En Europe, lors des quinze dernières années,
le mois de juin s'est achevé dans le rouge dans 80% des cas.
Les raisons d’un dicton

Ce dernier repose sur le postulat que les actions ont tendance à sous-performer entre mai et octobre. Les données historiques lui confèrent un certain crédit. En Europe, par exemple, lors des quinze dernières années, le mois de juin s'est achevé dans le rouge dans 80% des cas. Ces années-là, la stratégie inspirée du vieil adage consistant à prendre ses bénéfices début mai pour investir dans des liquidités, puis revenir sur les marchés à la fin de l'automne a surperformé celle consistant à rester exposé. 
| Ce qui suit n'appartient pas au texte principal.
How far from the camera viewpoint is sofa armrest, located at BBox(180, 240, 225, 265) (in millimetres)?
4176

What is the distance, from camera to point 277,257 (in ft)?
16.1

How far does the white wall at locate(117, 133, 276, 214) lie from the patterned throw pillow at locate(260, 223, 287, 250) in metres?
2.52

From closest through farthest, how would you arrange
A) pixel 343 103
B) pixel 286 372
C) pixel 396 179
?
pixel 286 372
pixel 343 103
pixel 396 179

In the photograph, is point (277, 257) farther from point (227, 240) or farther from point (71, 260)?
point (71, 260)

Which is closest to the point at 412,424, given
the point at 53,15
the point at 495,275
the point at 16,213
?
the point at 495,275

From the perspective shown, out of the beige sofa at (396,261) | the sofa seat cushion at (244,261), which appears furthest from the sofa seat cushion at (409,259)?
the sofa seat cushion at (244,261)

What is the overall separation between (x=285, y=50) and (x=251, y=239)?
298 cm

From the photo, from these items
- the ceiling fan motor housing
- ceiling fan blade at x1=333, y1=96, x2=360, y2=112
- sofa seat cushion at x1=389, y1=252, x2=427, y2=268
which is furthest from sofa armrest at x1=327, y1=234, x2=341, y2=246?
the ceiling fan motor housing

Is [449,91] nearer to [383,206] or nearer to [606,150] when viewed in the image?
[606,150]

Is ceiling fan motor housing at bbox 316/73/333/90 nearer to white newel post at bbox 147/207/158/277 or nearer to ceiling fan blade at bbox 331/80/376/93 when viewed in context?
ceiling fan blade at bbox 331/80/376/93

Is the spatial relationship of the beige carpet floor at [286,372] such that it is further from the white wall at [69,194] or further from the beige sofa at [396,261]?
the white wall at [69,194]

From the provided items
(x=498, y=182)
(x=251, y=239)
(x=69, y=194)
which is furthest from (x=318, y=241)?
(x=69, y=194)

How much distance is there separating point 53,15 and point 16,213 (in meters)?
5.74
Toutefois, même s'il faut s'attendre à de nouveaux accès de volatilité dans les mois à venir, il vaut mieux rester exposé en veillant tout de même à diversifier son portefeuille, et ce pour trois bonnes raisons:  

1. La stratégie consistant à prendre ses bénéfices en mai ne porte pas ses fruits sur tous les marchés

Elle s'est avérée payante en Europe mais, aux Etats-Unis, c'est la stratégie consistant à rester investi qui a eu tendance à surperformer, notamment ces dernières années. La composition du marché américain, qui fait la part belle aux valeurs de croissance, explique en partie cette surperformance. Le poids du secteur technologique dans l'indice S&P 500 atteint désormais 27%, contre seulement 8% pour l'indice MSCI Europe. Un investisseur qui aurait tenté de profiter de fluctuations saisonnières sur le marché américain serait passé à côté de la surperformance des valeurs de croissance lors du marché haussier amorcé au lendemain de la crise financière de 2008/2009. 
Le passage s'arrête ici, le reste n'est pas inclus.